BEGIN RECORD EXCERPTS

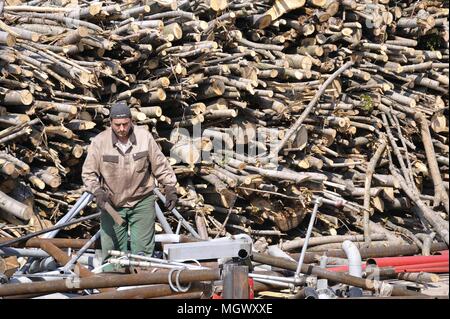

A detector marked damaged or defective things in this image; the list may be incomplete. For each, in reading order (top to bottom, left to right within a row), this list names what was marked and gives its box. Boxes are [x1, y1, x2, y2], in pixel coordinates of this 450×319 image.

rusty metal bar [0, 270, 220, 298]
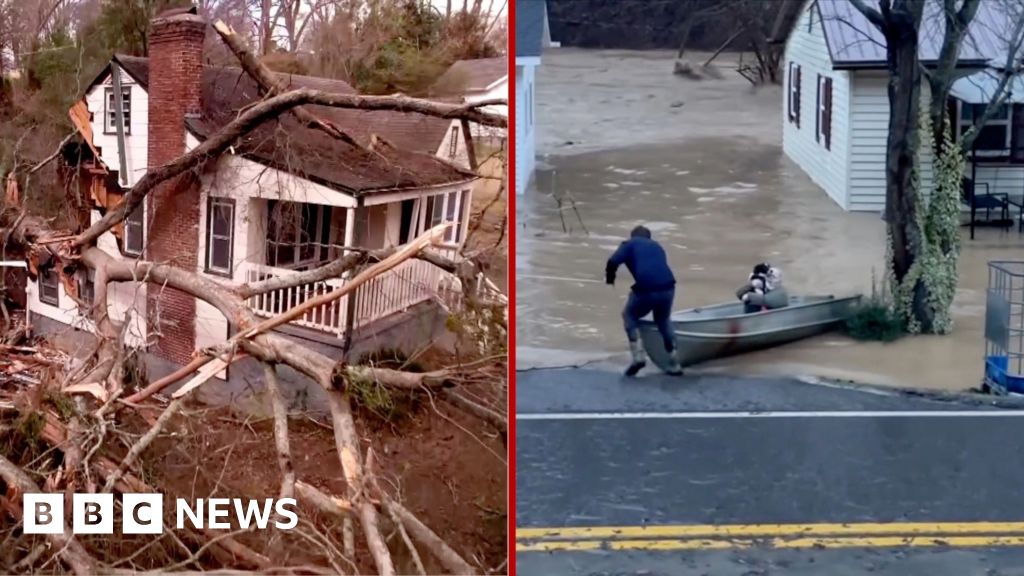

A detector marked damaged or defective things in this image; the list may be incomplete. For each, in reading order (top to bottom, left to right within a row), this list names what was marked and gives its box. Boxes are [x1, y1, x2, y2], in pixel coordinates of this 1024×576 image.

END RECORD EXCERPTS
BEGIN RECORD EXCERPTS

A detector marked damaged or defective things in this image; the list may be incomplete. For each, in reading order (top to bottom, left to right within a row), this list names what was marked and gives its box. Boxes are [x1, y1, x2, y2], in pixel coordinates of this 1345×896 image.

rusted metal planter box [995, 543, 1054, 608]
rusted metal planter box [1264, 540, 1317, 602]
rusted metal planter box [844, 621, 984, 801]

END RECORD EXCERPTS

ABOUT THIS EXERCISE ::
Repeat the lines above exactly, beginning with the one containing "this 450×319 image." and finishing with the one containing "this 1024×576 image.". No pictures belong in the copy.

WRITTEN REPLY ::
A detector marked damaged or defective things in this image; the list may be incomplete. For each, in reading order (top to bottom, left to right within a row), this list names what was marked and gives its box. Boxes are [x1, y1, x2, y2], in pixel coordinates of this 450×319 image.

rusty metal bar [0, 270, 220, 298]

A detector marked damaged or defective things in this image; the list may be incomplete. For each, in reading order (top to bottom, left to right within a row), this list names what was marked and gives its box. Boxes are [x1, y1, x2, y2], in pixel coordinates of this 1024×576 image.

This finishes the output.